Dos años de abrir los ojos cada mañana para encontrarnos con un día más de rehenes encerrados y hambrientos en túneles; un día más de bombardeos, muerte y privaciones para hombres, mujeres, niños y ancianos en Gaza; un día más de listas en los periódicos con los nombres de los soldados muertos, un gran círculo de dolor que se agranda de forma constante y amenaza con devorarlo todo.

En las playas de Tel Aviv, los culturistas sudorosos y la gente que hace pádel surf prosiguen con su ritual mientras el ruido lejano de las detonaciones llega a la orilla como un mensaje en una botella, la sordina de las noticias sobre lo que ocurre en Gaza, que los bañistas prefieren ignorar. Al fin y al cabo, aquí no podemos oír los gritos ni los llantos; y esas explosiones lejanas producen un sonido al que resulta que el oído humano se acostumbra con facilidad. Después de dos años, uno se habitúa a todo. Especialmente cuando cada día es igual al anterior y de noche nos desvelamos contando los rehenes vivos, los gazatíes muertos y los discursos llenos de odio y miedo de un líder acosado en cuyas palabras ya no cree nadie. Hoy promete que los israelíes vivirán en una Esparta en guerra permanente y no hace falta ser profeta para saber que mañana servirá el mismo plato de veneno y terror —sazonado con la sal y el amargor del sudor y la sangre— y el victimismo de nación perseguida que se ha convertido en la reacción invariable de Israel ante cualquier crítica.

Todavía recuerdo el día —dentro de unos días hará dos años— en el que estuve en un parque de un pintoresco pueblo, sentado en estado de shock, en medio de supervivientes de los ataques del 7 de octubre contra las comunidades de la frontera de Israel con Gaza, que estaban tratando a duras penas de sobreponerse a la pérdida de todo lo que tenían una semana antes y que había desaparecido en un instante. Hablé con una niña cuyo padre había muerto asesinado. Sus ojos eran un pozo profundo, oscuro e insondable, y recuerdo que los míos, que solo querían mirar, cayeron en él. También recuerdo que le prometí, en el tono más convincente que pude, que, al cabo de un año o incluso menos, la niebla negra que la rodeaba se disiparía. Que seguiría sintiendo dolor y miedo, pero solo como un recuerdo, una cicatriz que iría cerrándose poco a poco. No era más que una niña que acababa de quedarse huérfana. Una superviviente. Y vi en sus ojos que me creía. Eso fue hace mucho tiempo: han pasado dos años. En aquel entonces, yo mismo me creía mis palabras.
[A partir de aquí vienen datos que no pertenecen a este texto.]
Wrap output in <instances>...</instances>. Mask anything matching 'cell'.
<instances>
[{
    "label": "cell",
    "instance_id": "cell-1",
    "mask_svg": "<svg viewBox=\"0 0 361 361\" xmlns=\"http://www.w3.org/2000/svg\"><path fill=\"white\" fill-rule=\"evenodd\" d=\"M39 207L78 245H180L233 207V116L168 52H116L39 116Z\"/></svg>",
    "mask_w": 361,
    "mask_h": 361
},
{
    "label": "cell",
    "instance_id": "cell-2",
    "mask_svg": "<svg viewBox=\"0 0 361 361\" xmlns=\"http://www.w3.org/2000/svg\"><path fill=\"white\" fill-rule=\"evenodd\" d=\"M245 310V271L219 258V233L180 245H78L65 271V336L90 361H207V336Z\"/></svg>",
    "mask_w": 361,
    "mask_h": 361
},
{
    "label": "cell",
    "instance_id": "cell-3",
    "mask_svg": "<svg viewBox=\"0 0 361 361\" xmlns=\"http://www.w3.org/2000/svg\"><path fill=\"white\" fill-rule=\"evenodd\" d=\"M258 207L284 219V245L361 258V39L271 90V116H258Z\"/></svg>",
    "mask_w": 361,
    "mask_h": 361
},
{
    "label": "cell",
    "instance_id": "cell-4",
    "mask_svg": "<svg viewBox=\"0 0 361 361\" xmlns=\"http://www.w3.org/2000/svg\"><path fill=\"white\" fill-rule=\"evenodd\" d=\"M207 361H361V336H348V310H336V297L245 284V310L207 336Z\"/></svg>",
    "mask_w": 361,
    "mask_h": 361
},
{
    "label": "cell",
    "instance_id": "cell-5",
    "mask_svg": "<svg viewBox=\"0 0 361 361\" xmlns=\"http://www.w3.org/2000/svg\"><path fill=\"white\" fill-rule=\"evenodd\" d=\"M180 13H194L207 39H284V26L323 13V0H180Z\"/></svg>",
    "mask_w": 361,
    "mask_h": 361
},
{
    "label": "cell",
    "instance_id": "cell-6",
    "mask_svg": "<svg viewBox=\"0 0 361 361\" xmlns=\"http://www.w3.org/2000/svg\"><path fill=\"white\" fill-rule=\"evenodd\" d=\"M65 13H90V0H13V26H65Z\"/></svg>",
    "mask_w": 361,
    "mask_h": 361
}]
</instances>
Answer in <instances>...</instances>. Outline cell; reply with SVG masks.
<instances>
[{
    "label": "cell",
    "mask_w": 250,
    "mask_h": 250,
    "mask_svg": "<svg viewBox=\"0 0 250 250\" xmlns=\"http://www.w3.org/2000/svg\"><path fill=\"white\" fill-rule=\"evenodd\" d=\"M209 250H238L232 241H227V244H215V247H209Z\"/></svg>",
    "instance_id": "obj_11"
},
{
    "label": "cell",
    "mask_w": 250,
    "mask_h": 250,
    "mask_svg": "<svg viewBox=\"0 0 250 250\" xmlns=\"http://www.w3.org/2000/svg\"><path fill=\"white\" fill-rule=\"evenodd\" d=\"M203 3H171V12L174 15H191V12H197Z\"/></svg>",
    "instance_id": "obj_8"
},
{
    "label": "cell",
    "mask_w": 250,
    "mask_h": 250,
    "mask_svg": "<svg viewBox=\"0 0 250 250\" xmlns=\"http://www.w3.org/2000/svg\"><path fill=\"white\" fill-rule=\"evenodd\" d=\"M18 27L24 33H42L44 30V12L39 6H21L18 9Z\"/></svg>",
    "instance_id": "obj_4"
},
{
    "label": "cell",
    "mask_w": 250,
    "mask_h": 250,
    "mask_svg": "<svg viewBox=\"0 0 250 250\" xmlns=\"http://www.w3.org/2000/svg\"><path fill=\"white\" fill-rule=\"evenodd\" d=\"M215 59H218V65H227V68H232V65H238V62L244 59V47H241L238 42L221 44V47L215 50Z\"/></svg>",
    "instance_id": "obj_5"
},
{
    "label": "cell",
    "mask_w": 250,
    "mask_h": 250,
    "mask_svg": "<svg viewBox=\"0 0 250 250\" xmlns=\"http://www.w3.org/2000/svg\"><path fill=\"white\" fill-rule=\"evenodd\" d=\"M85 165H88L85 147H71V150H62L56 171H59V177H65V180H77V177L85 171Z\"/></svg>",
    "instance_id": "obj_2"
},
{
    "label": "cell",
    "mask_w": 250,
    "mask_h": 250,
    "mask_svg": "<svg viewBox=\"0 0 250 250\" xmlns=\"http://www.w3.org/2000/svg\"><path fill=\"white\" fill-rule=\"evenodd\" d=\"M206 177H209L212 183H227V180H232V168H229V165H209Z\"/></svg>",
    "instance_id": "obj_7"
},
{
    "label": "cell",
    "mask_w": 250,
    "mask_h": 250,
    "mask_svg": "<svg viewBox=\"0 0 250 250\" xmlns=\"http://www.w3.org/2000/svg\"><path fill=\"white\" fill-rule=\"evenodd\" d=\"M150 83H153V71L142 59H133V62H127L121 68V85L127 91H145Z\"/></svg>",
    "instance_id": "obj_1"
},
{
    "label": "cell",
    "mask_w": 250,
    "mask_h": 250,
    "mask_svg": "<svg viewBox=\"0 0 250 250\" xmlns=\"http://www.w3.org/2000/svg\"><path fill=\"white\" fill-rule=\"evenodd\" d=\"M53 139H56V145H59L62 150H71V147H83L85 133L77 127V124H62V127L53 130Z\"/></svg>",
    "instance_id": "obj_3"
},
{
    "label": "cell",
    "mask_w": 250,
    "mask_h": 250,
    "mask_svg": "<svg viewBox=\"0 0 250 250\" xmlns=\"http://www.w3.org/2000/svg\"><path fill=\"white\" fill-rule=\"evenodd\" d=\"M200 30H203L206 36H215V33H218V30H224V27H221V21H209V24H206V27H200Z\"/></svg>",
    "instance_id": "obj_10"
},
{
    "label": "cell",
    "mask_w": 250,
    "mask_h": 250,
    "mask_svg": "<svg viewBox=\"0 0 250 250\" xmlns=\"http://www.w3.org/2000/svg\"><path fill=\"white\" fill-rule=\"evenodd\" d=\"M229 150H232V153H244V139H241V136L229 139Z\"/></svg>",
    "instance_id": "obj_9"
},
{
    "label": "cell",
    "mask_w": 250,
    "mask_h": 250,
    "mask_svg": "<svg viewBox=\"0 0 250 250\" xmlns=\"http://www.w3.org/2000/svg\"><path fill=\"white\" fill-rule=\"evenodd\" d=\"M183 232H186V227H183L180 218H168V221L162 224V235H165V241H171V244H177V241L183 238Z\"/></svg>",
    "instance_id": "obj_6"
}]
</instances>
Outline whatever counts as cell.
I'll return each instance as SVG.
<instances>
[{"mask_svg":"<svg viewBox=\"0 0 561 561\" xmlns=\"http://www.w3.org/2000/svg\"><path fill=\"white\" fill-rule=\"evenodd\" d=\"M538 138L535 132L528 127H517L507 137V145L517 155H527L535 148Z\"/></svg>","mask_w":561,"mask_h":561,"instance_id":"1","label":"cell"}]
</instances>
Escribo este artículo casi dos semanas antes del 7 de octubre. Podría haber esperado, pero confío en que, para cuando se publique, ya sea irrelevante. No es un temor, sino un deseo. En mi fantasía, recibo un incómodo correo electrónico del responsable de Opinión del periódico en el que me explica que los recientes acontecimientos políticos y militares han dejado obsoleta mi columna: ahora que se ha firmado un alto el fuego y tanto los rehenes israelíes como los habitantes de Gaza están regresando a casa, mis desesperados lamentos y quejas son innecesarios.

Así que aquí estamos, unos días antes, y Donald Trump, autoproclamado candidato al Premio Nobel de la Paz, ha anunciado su “plan de paz de 20 puntos” para acabar con la guerra, devolver a los rehenes y encontrar una solución política al conflicto. La Bolsa israelí se ha disparado, como si el plan ya se hubiera llevado a la práctica y con éxito, pero yo sigo aferrándome a mi artículo original. Quizá porque este no es el primer plan de Trump que veo —¿quién puede olvidar la “Riviera de Gaza”?—, o porque la mayoría de los 20 puntos son de una vaguedad extrema, sin calendario ni mecanismo de aplicación. Por ejemplo, ¿Hamás depondrá las armas o las entregará? Y, en ese caso, ¿cuándo? Cada “punto” suscita más preguntas y temas de negociación, así que no parece que la rutina letal de la guerra vaya a terminar pronto. Mientras seguimos con ansiedad cada nuevo titular, los rehenes israelíes encerrados bajo tierra y los habitantes de Gaza entre los escombros de la superficie tendrán otro día más de sufrimiento y muerte constantes, sin que se vislumbre aún el final.